**What the task asks:**
How many of the lines below have the word "TypeParameterReflection" in them? The answer is that number and nothing more.

**Records supplied:**
_ _ _

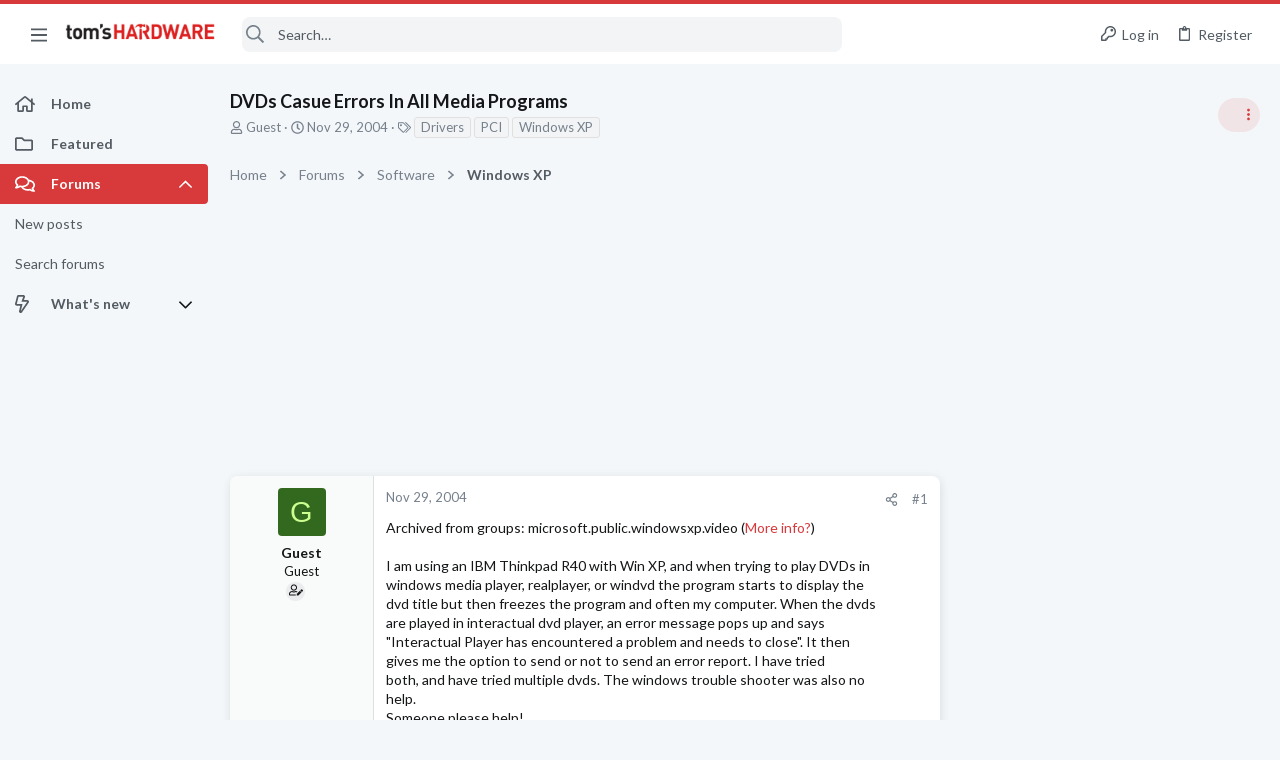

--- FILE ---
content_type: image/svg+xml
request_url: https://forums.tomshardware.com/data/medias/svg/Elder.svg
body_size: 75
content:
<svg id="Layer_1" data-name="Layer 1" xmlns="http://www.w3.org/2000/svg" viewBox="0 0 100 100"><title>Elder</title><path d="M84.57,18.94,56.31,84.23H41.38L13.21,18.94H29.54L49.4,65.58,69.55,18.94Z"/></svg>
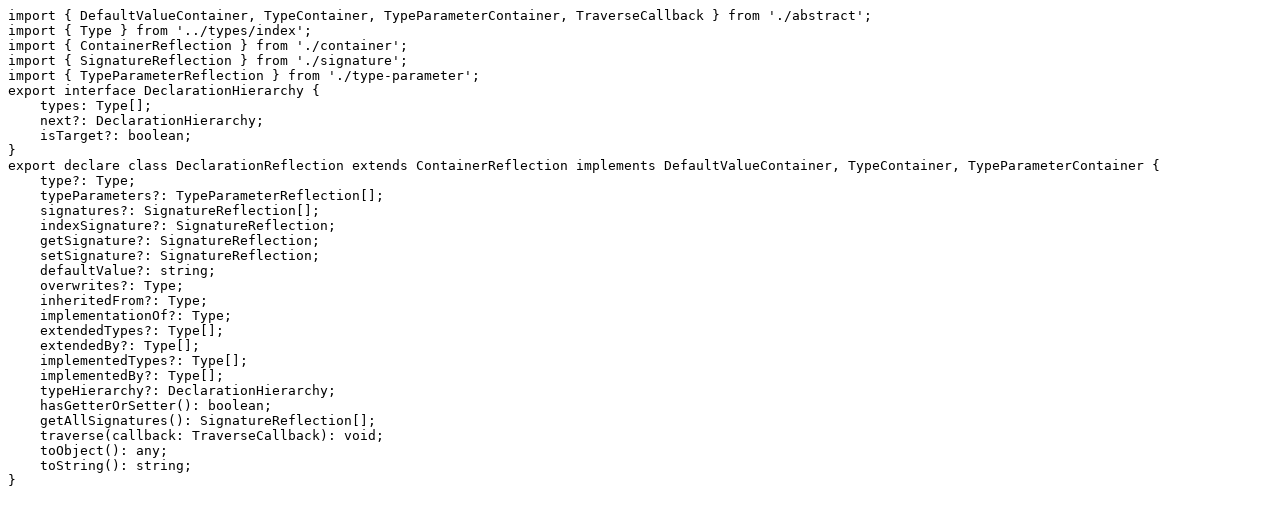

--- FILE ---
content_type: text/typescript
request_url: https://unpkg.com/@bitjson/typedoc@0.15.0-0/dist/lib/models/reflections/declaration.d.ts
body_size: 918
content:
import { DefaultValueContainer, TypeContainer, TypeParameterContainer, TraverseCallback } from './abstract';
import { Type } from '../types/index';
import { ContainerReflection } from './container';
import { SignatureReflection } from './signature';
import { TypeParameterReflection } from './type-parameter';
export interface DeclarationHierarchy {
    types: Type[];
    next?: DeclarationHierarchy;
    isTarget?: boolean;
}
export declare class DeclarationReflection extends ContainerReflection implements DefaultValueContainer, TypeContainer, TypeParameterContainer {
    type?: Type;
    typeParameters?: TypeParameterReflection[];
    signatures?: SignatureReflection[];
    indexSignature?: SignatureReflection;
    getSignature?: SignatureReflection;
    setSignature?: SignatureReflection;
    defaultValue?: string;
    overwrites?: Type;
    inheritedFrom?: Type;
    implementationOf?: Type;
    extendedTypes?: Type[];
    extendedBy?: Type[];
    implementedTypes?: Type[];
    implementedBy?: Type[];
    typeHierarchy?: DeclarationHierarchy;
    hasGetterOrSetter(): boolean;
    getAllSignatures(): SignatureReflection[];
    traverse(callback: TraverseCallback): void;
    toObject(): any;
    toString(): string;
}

_ _ _

**Solution below:**
2